“A Nation is made of paper ideas, a country is made of soil and its produce,” Deston Denniston the Director of VETS_CAFE states. VETS_CAFE, short for “Veteran’s Entrepreneurial Training and Studies in Conservation, Agriculture, Forestry and Ecology,” is due to earn their 501(c)(3) nonprofit status this November after four blooming years of creating more outlets for veterans and sustainable living within Olympia.
Their mission statement is straightforward, “training veterans in skills that launch and refine careers in Conservation, Agriculture, and Forestry…” but that is only the beginning. The heart of the programs offered lead to providing veterans with employable skills in sustainable agriculture, conservation, forestry, ecological design/restoration, local sourcing for food, textiles and materials, and overall expanding career path opportunities amongst any and all veterans.
VETS_CAFE has been operating since 2012 with partners such as Enterprise for Equity, Olympia Meat Collective, Oly Float, and Washington’s Veterans Conservation Corp. Since then they have directly helped 20 veterans become certified in permaculture design, have assisted in outreach projects helping over 400 veterans in total, and have designed and built three veteran’s farms.
VETS_CAFE offers two major areas of study, an 80 hour Core Program in Permaculture Design and a seasonal Livestock Production Program. The next Core Program will be offered in Fall 2017 covering everything from farm design, soil conservation, and restoration to seed handling, full plant surveys, flora and fauna surveys, land forming for prevention of erosion, and natural building with cob and straw.
In order for veterans to actualize their aspirations, the Core Program is followed by continued training that connects veterans to academic internships, paid work with local farmers, ecological contractors, green designers, entrepreneurial business incubators, and the US Forest Service.

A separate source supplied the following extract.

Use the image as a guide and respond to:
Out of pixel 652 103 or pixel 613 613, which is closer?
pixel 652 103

Farmer Steven Giovannoni owns Sundog Farm and has employed many veterans from VETS_CAFE to work on his land. With a bountiful food forest and sustainable living at his fingertips, he has been a longtime supporter of sharing his practices with like minded people.
The Livestock Production Program includes seasonal projects such as the Hog Harvest, an ongoing “Pasture to Plate” series. Registration for the next Hog Harvest Program begins in Spring 2017. Classes will start in late spring and go through mid summer. There are a limited amount of hogs available for purchase, so it is encouraged for two or three people to buy a hog together. The class will focus on how to use hogs for ecological restoration, pasture rotations and soil management. Participators also learn about swine health and nutrition, fencing and containment, humane slaughter and at the end receive a share of the pork when finished with the butchering and charcuterie portion of the program, since they bought the animal alive.

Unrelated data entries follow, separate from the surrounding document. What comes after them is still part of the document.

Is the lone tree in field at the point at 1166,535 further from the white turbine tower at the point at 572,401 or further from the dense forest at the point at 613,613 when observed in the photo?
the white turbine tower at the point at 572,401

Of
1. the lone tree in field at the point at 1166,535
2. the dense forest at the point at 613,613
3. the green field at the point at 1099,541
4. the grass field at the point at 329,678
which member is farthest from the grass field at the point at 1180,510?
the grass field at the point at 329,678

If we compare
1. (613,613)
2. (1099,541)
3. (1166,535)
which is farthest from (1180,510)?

“Animal harvest is an important aspect of community. It should be about coming together, and reverent even while celebratory. Not a lot of places allow people to be a part of the slaughter process. Knowing where your food comes from is half the work of making more ecologically sound farms. When people understand these things it influences their choices,” Richard Bernsten, long time participator of VETS_CAFE says.
These classes are geared toward veterans and veteran allies for empowerment and reintegration. Denniston says, “Vets are a resilient, creative, and committed bunch when they find a team and share work they love. We can lead vets to good water. That’s what conservation work is about. What happens next is up to the vet.”
“In general, veterans seem to lean toward a self sufficient lifestyle. Olympia supports that,” Bernsten says. Over the past five years the number of veteran services that are non-government related have been growing. Denniston says the “many services offered by nonprofits are valuable and even transformative to veterans, unique in ways that can’t be replicated by state or federal agencies.”
Being in harmony with the ecosystem and using a hands-on learning approach is essential to the transition that many veterans experience. VETS_CAFE wants to present this process to all veterans with a focus on the younger age group so the healing may begin early on. “We must learn what our ecosystem needs from us as a community. This requires talk amongst generations and people with extra diverse backgrounds. The US Armed Services enlists any aged eligible person regardless of ‘race, religion, color, sex, orientation, and national origin.’ That’s pretty much all of us. And the backgrounds in agriculture and food production are just as diverse. VETS_CAFE brings it to the hearth. This is the way ecological and cultural healing begin.”